Opinion: Daily Journal

Marc Basnight, Dying Breed?

RALEIGH – North Carolina’s large metropolitan areas are, it seems, coming into their own – promising to overturn political precedent in a state that has long been one of America’s least urbanized.

At a Tuesday meeting of urban chambers of commerce in Burlington, political analyst John Davis of NC FREE put the political rise of North Carolina cities in context. From 1993 to 2001, registered voters in the 15 most populous counties grew by nearly 800,000, or 46 percent. Actually, this differs only somewhat from the rate of increase in total state voters, 42 percent. But what’s important here is that, for the first time in our history, the urban counties enjoy a majority of the state’s electorate.

Moreover, the trend is likely to continue over the decade, as cities gain greater political market share at the expense of rural areas. Most legislative districts, for example, will encompass or at least touch these 15 counties.

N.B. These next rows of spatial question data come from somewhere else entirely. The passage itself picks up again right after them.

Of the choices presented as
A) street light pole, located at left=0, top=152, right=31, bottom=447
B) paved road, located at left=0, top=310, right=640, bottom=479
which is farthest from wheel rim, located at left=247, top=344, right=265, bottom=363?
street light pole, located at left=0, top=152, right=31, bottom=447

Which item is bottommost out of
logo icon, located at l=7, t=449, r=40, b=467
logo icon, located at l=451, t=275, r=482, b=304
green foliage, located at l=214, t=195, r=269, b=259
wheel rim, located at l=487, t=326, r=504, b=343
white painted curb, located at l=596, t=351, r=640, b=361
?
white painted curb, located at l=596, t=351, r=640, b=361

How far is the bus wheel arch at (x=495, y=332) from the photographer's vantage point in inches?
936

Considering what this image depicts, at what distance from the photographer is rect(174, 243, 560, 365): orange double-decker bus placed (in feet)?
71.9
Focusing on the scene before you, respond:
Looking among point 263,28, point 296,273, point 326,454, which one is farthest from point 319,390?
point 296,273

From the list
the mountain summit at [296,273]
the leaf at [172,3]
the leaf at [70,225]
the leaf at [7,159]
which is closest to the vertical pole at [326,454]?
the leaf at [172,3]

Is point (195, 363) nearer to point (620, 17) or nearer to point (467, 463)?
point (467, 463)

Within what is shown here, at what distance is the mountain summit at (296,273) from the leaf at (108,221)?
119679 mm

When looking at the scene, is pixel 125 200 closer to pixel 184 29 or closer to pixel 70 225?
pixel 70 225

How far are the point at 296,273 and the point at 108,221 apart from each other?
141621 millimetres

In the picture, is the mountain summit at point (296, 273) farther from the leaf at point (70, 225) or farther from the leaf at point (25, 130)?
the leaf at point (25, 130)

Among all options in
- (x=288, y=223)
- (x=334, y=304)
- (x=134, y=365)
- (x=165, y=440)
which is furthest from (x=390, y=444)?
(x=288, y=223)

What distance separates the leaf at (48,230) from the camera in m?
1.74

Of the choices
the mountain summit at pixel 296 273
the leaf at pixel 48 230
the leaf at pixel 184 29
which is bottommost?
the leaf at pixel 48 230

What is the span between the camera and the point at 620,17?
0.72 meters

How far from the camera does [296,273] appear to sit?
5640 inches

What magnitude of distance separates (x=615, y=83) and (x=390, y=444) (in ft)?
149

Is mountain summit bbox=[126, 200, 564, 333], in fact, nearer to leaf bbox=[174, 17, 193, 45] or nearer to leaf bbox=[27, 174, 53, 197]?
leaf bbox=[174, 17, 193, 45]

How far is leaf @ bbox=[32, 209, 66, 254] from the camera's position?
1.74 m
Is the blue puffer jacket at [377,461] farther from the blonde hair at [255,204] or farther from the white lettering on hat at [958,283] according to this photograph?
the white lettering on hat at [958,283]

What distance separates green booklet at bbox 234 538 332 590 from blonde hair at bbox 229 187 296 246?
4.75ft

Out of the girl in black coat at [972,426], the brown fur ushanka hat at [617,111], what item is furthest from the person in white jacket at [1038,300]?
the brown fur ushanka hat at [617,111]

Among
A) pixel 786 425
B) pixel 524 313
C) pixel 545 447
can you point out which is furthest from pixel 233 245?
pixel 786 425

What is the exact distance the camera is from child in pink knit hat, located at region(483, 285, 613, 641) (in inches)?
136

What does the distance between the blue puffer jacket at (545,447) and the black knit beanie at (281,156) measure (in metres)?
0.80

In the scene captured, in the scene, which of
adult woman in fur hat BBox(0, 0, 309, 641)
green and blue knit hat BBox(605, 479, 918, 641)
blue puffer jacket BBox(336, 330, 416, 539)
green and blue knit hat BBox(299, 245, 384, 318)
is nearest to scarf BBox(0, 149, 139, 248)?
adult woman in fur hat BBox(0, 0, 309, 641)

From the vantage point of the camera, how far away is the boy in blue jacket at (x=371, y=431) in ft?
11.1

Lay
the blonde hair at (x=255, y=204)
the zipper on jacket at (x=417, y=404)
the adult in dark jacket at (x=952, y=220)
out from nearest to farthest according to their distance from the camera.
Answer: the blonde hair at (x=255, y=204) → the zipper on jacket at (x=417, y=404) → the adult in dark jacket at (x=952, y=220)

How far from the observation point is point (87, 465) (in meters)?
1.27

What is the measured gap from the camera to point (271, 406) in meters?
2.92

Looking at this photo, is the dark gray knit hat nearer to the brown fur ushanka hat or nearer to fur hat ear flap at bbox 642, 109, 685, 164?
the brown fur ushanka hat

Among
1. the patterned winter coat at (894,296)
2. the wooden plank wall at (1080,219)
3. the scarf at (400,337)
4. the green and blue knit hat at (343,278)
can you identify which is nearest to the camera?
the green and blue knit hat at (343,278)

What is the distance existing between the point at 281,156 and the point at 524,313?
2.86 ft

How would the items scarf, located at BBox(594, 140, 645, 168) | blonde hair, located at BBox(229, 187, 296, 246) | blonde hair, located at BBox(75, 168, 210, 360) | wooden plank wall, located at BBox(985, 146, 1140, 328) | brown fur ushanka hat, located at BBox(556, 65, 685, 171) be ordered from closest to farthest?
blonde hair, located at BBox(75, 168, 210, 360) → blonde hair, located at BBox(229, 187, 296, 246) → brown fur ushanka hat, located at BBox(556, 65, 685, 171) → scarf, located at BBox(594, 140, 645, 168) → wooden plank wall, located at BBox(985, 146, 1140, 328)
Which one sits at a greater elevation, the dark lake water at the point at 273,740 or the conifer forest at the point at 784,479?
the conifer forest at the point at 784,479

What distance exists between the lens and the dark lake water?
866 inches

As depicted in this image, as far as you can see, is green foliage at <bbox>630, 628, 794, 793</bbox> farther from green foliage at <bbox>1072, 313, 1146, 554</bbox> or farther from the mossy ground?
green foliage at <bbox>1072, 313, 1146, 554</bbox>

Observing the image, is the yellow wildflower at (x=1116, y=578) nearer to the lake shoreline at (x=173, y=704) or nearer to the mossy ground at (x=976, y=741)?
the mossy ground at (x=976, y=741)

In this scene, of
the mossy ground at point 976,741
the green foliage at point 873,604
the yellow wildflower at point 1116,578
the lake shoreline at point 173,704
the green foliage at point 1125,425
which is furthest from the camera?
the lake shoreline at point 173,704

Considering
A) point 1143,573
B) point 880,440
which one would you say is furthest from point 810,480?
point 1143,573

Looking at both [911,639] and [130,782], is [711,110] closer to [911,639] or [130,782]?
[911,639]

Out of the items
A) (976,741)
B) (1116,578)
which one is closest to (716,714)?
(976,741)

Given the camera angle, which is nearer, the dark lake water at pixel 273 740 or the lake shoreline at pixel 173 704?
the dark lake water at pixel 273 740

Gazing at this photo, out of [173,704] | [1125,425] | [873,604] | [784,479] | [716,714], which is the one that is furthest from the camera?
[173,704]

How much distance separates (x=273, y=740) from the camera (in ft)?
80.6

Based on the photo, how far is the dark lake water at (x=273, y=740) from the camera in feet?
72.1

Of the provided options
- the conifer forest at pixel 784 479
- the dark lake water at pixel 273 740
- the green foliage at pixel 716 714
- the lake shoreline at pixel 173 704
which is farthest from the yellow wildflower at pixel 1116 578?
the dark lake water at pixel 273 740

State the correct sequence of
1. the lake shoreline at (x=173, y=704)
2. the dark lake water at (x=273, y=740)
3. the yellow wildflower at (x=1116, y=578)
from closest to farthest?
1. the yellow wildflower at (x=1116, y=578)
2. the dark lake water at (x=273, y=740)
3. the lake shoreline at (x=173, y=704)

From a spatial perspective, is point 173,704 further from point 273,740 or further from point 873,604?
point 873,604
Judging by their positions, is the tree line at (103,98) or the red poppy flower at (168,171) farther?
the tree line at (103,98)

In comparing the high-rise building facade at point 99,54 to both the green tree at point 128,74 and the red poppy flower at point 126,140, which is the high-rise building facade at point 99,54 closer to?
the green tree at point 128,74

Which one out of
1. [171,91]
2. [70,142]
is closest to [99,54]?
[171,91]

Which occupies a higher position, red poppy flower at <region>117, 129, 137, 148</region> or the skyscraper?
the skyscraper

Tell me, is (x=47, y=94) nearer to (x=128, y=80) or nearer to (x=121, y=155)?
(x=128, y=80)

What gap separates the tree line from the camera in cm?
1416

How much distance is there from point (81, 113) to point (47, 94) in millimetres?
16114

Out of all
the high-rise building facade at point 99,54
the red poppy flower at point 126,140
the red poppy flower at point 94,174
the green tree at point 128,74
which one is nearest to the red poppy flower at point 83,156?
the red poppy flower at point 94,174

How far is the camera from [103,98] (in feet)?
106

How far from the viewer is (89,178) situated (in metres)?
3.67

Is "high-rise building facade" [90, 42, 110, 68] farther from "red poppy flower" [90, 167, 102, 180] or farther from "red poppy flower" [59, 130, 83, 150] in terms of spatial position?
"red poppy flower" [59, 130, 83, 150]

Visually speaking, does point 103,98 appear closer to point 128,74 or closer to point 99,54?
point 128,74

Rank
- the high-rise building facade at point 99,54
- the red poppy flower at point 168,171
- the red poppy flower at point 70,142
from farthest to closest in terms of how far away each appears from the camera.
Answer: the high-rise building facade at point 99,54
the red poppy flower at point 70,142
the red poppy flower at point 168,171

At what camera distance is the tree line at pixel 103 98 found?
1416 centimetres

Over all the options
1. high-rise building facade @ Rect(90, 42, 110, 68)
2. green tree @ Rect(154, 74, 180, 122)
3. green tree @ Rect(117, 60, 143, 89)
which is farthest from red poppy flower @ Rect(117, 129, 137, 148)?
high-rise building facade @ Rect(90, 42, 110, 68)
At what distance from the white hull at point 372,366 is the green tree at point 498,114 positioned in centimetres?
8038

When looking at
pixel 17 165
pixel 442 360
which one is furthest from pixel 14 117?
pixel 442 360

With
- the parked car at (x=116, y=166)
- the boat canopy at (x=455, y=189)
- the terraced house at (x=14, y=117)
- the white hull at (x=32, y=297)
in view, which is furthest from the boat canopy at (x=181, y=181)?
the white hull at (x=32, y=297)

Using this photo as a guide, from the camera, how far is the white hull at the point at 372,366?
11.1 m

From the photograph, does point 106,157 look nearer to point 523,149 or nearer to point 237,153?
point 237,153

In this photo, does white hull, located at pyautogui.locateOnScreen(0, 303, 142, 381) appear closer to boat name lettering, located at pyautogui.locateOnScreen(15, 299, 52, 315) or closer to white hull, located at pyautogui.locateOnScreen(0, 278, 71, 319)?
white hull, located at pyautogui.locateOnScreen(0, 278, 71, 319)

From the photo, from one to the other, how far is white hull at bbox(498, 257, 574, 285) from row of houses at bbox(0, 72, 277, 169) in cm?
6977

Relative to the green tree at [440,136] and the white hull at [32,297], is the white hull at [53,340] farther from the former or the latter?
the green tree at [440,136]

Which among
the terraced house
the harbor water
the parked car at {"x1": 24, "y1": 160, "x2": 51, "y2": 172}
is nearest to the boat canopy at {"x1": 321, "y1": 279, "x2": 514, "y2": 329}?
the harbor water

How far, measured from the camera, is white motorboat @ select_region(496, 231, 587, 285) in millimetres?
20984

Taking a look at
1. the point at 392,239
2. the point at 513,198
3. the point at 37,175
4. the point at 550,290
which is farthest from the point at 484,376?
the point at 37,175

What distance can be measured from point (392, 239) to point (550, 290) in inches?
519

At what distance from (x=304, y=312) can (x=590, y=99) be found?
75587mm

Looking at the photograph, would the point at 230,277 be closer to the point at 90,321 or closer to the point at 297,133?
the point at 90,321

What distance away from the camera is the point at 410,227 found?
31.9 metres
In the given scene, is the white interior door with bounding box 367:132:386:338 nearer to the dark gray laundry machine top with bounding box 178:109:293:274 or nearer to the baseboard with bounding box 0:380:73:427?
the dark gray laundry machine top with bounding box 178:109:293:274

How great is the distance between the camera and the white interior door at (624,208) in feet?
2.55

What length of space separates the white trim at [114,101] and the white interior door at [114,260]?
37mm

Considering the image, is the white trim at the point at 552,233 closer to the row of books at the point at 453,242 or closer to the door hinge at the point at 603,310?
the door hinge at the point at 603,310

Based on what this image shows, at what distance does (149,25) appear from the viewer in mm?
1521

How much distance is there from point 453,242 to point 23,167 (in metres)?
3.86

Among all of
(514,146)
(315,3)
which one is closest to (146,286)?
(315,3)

Davis and other observers point out at least two possible impacts of these changes. First, on balance Republicans in North Carolina are gaining through urbanization, or more properly suburbanization. The 15 urban counties are less Democratic than the rest of the state, and Democratic registration is growing at a significantly slower rate there (25 percent) than are Republican and independent registrations (37-38 percent).

Second, many believe that the days of Marc Basnight – the powerful rural legislator, usually from the east but sometimes from the west (think former House Speaker Liston Ramsey) – are over. Lawmakers from urban areas are more likely to insist on leadership that thinks and sounds like them, the argument goes.

I think such predictions about the impact of urbanization may be premature, however. Although there are fewer Democrats in Charlotte, Raleigh, Greensboro, and Winston-Salem than there are in the rest of the state, registered Democrats still outnumber Republicans there. More importantly, Democrats in the cities are less likely to be conservative and thus less likely to cross partisan lines to vote for GOP candidates.

Second, North Carolina is currently governed overwhelmingly by rural and small-city politicians, mostly from Eastern North Carolina. Only House Speaker Jim Black, a Mecklenburg County Democrat, exercises significant power in Raleigh without such a pedigree. These folks, many elected statewide, won’t let go of the reins of power easily. So as urban lawmakers fight for equitable highway funding and other causes that matter to them, they will need to set their sights realistically.